Ex-football Stars Making The Step Up To Management
Young footballers rarely – if ever – contemplate retirement, but when a highly successful footballer approaches the dreadful final countdown to the end of his playing days, tentative thoughts about management may well be entertained, the ever-repetitious question ‘do I have what it takes?’ indulging the fear of the unknown with increasing frequency until retirement is finally – and so horribly reluctantly – arrived at.
The relatively new breed of highest quality managers have all experienced this crossroads, but have traversed the divide between playing and coaching with phenomenal success in both arenas: Pep Guardiola, Diego Simeone, Carlo Ancelotti, and of course Zinedine Zidane, have all won European trophies as players and managers. They are the crème de la crème of our sport, the figureheads admired the world over for their footballing skills followed by their intellect of the game.
Delving further back into the archives of triumphant history, some of the bygone greats of players-turned-managers are still etched in our memories: Franz Beckenbauer (World Cup winning player and manager), Sir Bobby Robson, Jupp Heynckes, and probably the greatest footballer-turned-manager of all time, Johan Cruyff.

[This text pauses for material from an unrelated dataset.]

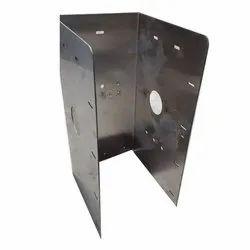 CNC Sheet Metal Bending Job Work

So who are today’s former football idols now riding the tripwire of football management, striving to reach the pinnacles of Guardiola and co?
Gheorghe Hagi
The greatest former player currently climbing the coaching ladder is Romanian icon Gheorghe Hagi. 125 caps for his country, a sparkling career as one of the few players who could say ‘I played for Real Madrid and Barcelona’, Hagi initially struggled to make the transition into the world of management.
A brave man would make his managerial debut for his national team, but Hagi did just that as he was handed the reins with Romania in 2001. Every Romanian supporter urging in unison for the greatest player in their history to make their country as proud as his spell-binding performances did at the 1994 World Cup.
To the disappointment of all, Hagi’s spell was short-lived. He failed to qualify for the 2002 World Cup and was unceremoniously relieved of his duties.
Not one to give up easily, he spent almost a decade managing various clubs in Turkey and Romania, the dust within his managerial trophy cabinet floating around a space occupied by one solitary trophy, a cup triumph with Galatasaray in 2005.
His turn-around since has been stunning, albeit in a very different context. Hagi used €10m of his own funds to set up the Hagi Academy, one of the most modern training facilities in Europe for young footballers to strut their stuff in the hope Hagi himself gives them the green light for first-team football.
Viitorul Constanta, a club also founded by Hagi in 2009, climbed relentlessly up the Romanian league system and now sit in an astonishing fourth place in the top flight! Hagi is owner and manager of this club.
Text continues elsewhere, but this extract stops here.